• _TRECHO DO TEXTO_
==================================================

A regra permite que os funcionários da fronteira ignorem as etapas demoradas que normalmente são necessárias para processar migrantes, incluindo o procedimento que permite que alguém busque asilo. O uso do Título 42 leva cerca de 10 minutos em comparação com o tempo necessário para processar migrantes de acordo com as leis existentes, que pode ser de uma hora ou mais. A regra permite que as autoridades de fronteira expulsem imediatamente milhões de migrantes, uma medida que atraiu críticas imediatas de defensores dos direitos humanos e especialistas em saúde pública, que disseram que era uma tentativa do governo Trump de impedir que os migrantes buscassem asilo.
Quando o governo Biden assumiu o cargo, altos funcionários realizaram reuniões sobre a rescisão do Título 42. Mas quando o número de travessias ilegais na fronteira sul começou a aumentar durante a primavera de 2021, remover a autoridade foi visto como uma aposta pela Casa Branca, com os republicanos atacando repetidamente o presidente por ter políticas de fiscalização negligentes na fronteira.

==================================================

• _LINHAS LISTADAS_
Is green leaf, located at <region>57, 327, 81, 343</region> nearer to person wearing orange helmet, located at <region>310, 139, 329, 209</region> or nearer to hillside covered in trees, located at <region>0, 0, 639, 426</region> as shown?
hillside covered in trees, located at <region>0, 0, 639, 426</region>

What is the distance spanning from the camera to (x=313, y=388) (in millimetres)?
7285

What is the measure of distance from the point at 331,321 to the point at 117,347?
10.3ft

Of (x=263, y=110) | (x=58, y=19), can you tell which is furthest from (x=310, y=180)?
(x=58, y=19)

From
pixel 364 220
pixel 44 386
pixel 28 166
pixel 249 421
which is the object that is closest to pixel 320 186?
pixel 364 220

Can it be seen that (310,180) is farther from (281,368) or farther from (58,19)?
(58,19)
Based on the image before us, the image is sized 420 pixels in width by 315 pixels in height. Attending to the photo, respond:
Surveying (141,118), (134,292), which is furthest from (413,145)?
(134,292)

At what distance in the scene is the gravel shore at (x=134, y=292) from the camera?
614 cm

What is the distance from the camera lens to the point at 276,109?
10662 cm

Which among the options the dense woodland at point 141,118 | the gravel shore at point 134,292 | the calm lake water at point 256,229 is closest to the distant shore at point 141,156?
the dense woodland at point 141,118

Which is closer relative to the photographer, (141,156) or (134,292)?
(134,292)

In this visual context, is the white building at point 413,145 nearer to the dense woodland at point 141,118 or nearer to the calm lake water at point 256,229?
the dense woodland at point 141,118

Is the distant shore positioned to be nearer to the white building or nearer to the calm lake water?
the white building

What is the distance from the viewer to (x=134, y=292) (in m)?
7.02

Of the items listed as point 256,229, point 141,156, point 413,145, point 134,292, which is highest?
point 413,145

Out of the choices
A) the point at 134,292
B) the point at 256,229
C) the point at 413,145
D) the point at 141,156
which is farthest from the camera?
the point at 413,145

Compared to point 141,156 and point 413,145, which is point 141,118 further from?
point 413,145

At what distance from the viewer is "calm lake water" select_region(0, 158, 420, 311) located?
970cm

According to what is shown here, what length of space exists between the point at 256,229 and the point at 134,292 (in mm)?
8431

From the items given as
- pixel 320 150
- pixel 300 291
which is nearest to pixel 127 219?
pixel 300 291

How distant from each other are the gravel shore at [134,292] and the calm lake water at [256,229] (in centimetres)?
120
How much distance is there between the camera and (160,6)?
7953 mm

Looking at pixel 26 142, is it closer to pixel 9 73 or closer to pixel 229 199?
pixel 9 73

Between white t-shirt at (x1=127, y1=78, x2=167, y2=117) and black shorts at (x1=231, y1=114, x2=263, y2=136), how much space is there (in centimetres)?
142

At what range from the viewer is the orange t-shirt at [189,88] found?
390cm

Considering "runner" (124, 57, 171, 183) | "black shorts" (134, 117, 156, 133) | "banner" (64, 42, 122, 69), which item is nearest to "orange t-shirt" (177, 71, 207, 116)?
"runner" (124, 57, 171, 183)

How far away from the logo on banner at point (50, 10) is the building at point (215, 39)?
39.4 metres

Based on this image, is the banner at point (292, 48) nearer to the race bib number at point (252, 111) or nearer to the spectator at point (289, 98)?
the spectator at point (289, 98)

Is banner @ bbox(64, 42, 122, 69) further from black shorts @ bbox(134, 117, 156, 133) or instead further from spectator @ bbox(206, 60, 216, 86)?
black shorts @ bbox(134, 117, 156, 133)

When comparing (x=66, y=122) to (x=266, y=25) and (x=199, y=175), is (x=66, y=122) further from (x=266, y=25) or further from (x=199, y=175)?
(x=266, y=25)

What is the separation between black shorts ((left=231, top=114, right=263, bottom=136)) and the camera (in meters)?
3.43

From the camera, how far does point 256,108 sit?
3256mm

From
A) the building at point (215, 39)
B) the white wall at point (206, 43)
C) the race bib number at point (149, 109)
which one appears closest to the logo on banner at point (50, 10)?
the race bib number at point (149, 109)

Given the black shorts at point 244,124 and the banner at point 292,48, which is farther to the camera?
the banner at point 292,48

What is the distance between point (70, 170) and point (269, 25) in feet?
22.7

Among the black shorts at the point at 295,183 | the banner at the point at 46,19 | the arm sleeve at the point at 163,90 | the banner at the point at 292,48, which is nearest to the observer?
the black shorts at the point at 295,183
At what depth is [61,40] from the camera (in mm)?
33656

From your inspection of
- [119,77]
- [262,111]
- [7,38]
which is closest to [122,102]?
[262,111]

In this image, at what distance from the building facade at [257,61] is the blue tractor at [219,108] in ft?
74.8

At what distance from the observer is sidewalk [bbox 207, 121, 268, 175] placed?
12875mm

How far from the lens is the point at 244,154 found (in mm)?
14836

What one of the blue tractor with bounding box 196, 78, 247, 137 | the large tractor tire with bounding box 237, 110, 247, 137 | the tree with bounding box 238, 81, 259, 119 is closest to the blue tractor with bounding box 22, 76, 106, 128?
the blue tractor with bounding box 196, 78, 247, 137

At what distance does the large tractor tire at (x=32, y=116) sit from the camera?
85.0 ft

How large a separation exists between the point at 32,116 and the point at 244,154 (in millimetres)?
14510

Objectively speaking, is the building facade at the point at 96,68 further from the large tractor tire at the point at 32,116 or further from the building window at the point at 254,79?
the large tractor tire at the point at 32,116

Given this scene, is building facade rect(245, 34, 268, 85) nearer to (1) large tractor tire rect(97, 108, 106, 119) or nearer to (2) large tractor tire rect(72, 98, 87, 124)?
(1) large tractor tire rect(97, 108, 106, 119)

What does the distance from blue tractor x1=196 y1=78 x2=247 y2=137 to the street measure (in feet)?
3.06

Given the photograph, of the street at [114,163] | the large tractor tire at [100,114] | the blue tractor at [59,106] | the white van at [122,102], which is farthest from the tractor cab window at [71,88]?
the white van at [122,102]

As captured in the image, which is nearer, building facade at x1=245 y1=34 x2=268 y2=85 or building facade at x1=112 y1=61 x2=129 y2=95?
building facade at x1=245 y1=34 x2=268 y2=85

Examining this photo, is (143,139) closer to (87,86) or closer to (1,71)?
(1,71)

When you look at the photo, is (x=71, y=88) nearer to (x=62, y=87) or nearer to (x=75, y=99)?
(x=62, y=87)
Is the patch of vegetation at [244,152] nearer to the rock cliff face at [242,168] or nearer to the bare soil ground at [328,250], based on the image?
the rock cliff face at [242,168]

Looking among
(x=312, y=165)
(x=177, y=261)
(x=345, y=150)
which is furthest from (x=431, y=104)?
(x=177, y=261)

==================================================

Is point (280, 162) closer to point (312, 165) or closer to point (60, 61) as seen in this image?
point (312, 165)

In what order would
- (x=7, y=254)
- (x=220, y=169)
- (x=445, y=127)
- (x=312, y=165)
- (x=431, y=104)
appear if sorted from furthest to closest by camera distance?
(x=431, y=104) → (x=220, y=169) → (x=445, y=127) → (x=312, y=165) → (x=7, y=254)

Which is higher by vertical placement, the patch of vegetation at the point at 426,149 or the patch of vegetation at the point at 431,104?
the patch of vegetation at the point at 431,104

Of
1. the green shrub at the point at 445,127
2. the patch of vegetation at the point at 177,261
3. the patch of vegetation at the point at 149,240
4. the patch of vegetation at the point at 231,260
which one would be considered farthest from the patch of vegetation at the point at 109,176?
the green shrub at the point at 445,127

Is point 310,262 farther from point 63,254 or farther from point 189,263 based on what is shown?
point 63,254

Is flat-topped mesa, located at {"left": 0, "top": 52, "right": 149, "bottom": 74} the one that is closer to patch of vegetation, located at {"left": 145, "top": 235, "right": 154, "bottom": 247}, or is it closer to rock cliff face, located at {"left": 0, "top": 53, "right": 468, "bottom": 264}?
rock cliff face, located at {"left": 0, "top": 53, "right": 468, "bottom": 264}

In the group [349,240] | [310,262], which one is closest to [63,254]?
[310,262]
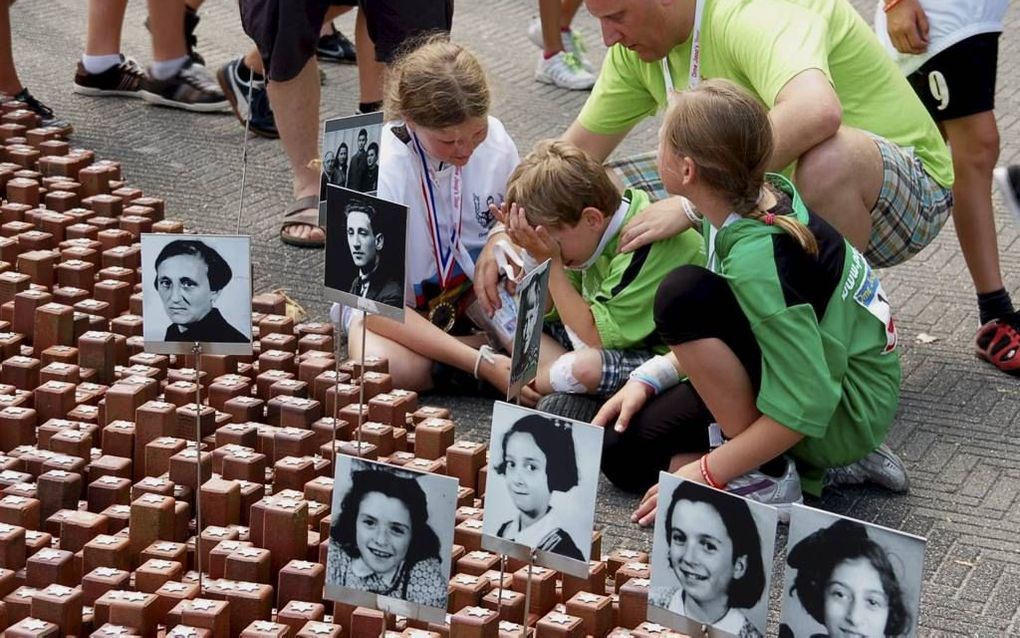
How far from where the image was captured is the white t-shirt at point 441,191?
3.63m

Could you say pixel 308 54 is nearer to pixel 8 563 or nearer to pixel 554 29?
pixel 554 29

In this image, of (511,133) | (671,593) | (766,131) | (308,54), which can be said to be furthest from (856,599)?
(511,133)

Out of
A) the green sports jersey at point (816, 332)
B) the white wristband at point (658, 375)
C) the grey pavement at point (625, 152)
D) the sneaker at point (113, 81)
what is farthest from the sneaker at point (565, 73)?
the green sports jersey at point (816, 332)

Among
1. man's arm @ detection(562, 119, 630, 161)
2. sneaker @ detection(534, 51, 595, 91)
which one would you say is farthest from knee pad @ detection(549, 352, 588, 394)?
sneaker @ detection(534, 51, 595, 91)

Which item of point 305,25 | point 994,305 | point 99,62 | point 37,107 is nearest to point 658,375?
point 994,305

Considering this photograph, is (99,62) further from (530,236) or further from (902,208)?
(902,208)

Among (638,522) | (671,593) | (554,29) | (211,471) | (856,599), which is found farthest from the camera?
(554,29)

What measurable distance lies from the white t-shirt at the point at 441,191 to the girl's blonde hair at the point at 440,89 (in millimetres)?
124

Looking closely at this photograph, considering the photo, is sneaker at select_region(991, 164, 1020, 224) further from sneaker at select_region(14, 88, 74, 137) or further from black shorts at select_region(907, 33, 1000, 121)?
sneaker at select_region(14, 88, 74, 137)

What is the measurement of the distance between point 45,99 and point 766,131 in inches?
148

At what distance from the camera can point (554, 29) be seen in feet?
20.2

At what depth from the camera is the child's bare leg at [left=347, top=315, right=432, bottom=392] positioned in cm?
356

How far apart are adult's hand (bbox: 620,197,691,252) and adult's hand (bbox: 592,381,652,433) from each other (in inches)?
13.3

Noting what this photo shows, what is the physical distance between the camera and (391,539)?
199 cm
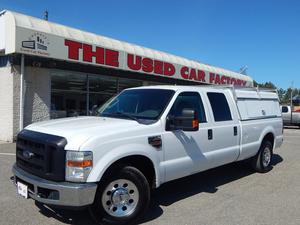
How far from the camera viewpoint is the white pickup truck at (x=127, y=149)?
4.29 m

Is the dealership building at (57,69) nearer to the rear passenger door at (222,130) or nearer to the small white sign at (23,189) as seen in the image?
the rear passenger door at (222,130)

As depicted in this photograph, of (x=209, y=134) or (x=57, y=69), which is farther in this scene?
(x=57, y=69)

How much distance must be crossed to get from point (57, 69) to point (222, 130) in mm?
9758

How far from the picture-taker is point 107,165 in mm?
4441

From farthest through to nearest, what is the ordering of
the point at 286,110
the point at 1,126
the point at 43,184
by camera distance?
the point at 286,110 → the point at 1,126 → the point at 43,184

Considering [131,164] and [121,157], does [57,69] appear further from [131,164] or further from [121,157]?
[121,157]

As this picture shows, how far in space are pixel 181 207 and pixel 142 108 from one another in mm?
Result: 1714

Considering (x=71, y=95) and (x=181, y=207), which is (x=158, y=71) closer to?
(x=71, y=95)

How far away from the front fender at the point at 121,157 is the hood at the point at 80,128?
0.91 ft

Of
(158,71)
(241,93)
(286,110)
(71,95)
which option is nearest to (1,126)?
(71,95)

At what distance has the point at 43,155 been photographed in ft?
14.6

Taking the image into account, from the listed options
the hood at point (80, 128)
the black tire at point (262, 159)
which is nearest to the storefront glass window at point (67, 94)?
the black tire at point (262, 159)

==================================================

• _TAREFA 1_
Copie do trecho sobre o Título 42 a passagem que vai de "A regra permite que os" até "migrantes buscassem asilo.".
• _TAREFA 2_
Segundo o trecho sobre o Título 42, quanto tempo leva o uso dessa regra?

• _RESPOSTA 1_
A regra permite que os funcionários da fronteira ignorem as etapas demoradas que normalmente são necessárias para processar migrantes, incluindo o procedimento que permite que alguém busque asilo. O uso do Título 42 leva cerca de 10 minutos em comparação com o tempo necessário para processar migrantes de acordo com as leis existentes, que pode ser de uma hora ou mais. A regra permite que as autoridades de fronteira expulsem imediatamente milhões de migrantes, uma medida que atraiu críticas imediatas de defensores dos direitos humanos e especialistas em saúde pública, que disseram que era uma tentativa do governo Trump de impedir que os migrantes buscassem asilo.

• _RESPOSTA 2_
Cerca de 10 minutos.